** EXERCISE DIRECTIONS **
In the forum thread on the sum of two independent uniform random variables, what value does the density of X+Y take for 1 < a < 2?

** SELECTED EXCERPT **
■ ■ ■ ■ ■

Sum of 2 independent uniform r.v.

**noob mathematician** · April 20th 2009, 08:57 AM

If X and Y are independent r.v, both uniformly distributed on (0, 1).

Given that $f_{X+Y}(a)=\int_{-\infty}^{\infty}f_X(a-y)f_Y(y)dy$

we obtain $f_{X+Y}(a)=\int_{0}^{1}f_X(a-y)dy$

For $0\leq a\leq 1$ , we have $f_{X+Y}=\int_{0}^{a}dy=a$

For $1<a<2$ , we have $f_{X+Y}=\int_{a-1}^{1}dy=2-a$

How do I determine the two upper and lower bounds?
Such as for this case we are using: $\int_{0}^{a}$ and $\int_{a-1}^{1}$ ??

Another question:

Given joint density of X and Y:

$f(x,y)=\frac{1}{4}(y-x)e^{-y}$
$-y<x<y, 0<y<\infty$
In order to find the density function of X, I meet the same problem:

for x>0, $f_X(x)=\frac{1}{4}\int_{x}^\infty (y-x)e^{-y} dy$

for x<0, $f_X(x)=\frac{1}{4}\int_{-x}^\infty (y-x)e^{-y} dy$
Why the two different lower bounds?

■ ■ ■ ■ ■

** RAW DATA **
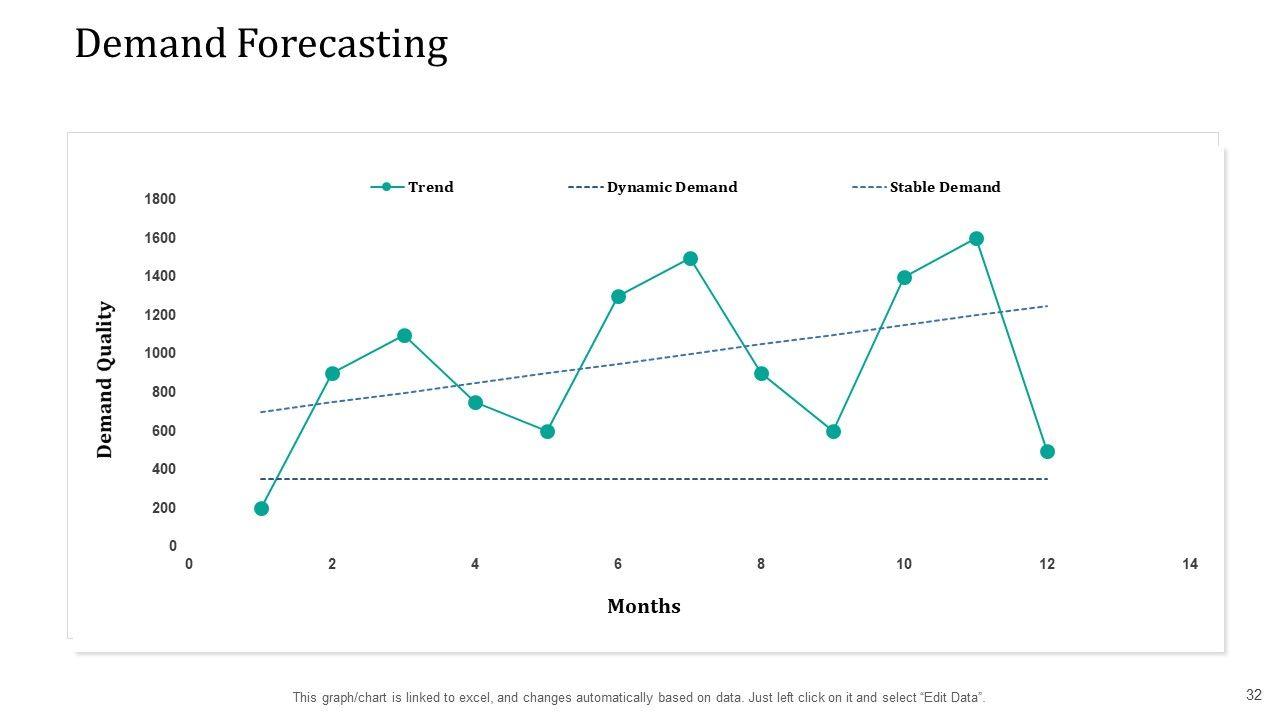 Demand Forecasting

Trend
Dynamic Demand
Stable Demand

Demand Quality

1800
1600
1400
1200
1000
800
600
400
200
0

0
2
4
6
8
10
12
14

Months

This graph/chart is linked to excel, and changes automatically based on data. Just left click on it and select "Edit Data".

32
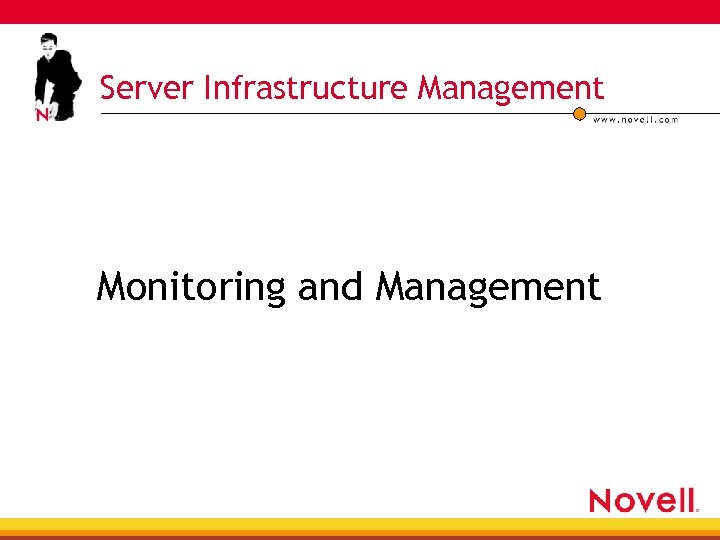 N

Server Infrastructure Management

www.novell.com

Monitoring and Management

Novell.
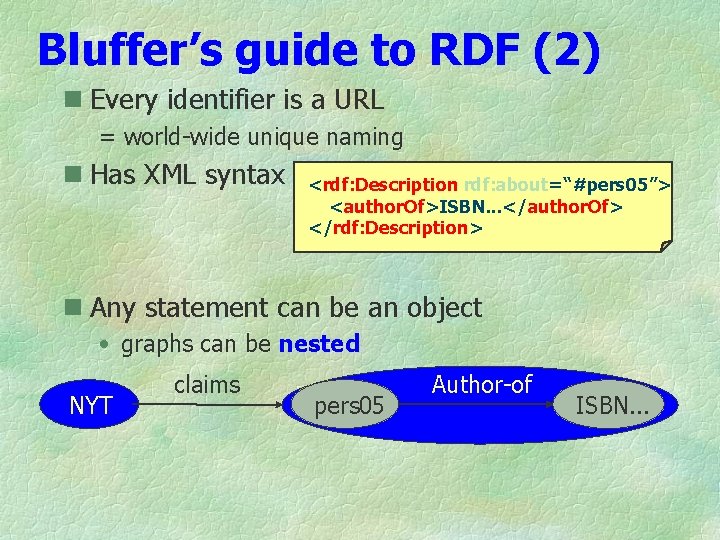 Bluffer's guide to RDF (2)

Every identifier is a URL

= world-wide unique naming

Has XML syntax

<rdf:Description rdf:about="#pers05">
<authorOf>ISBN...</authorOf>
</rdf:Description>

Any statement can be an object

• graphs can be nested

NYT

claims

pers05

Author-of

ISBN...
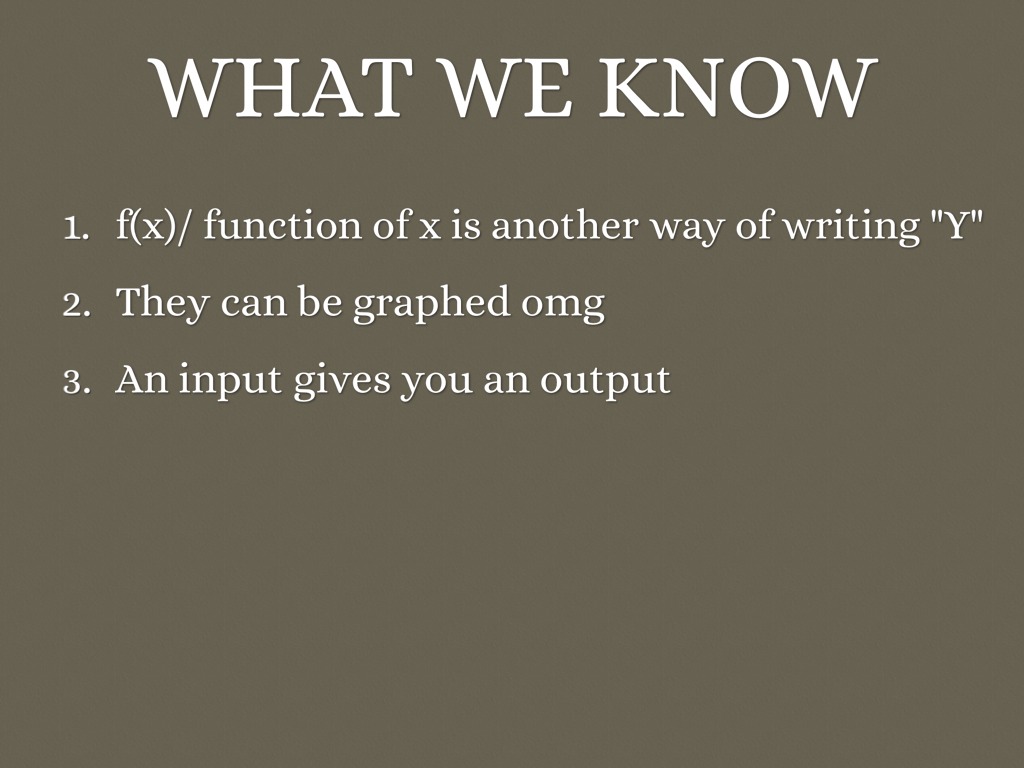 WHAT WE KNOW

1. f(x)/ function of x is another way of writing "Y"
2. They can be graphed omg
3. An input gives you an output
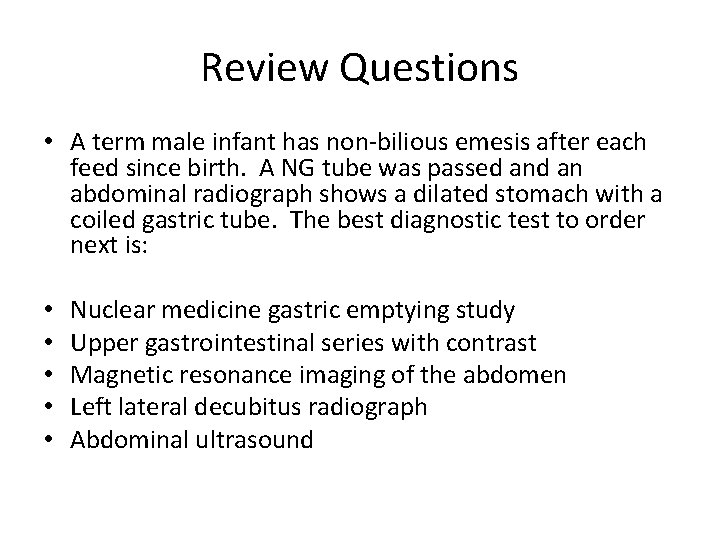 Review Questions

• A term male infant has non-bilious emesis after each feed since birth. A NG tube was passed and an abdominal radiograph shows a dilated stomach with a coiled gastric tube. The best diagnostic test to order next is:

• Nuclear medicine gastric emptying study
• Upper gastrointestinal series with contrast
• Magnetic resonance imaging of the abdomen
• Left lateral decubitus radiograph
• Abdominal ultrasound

■ ■ ■ ■ ■

** OUTPUT FOR THIS EXERCISE **
2 − a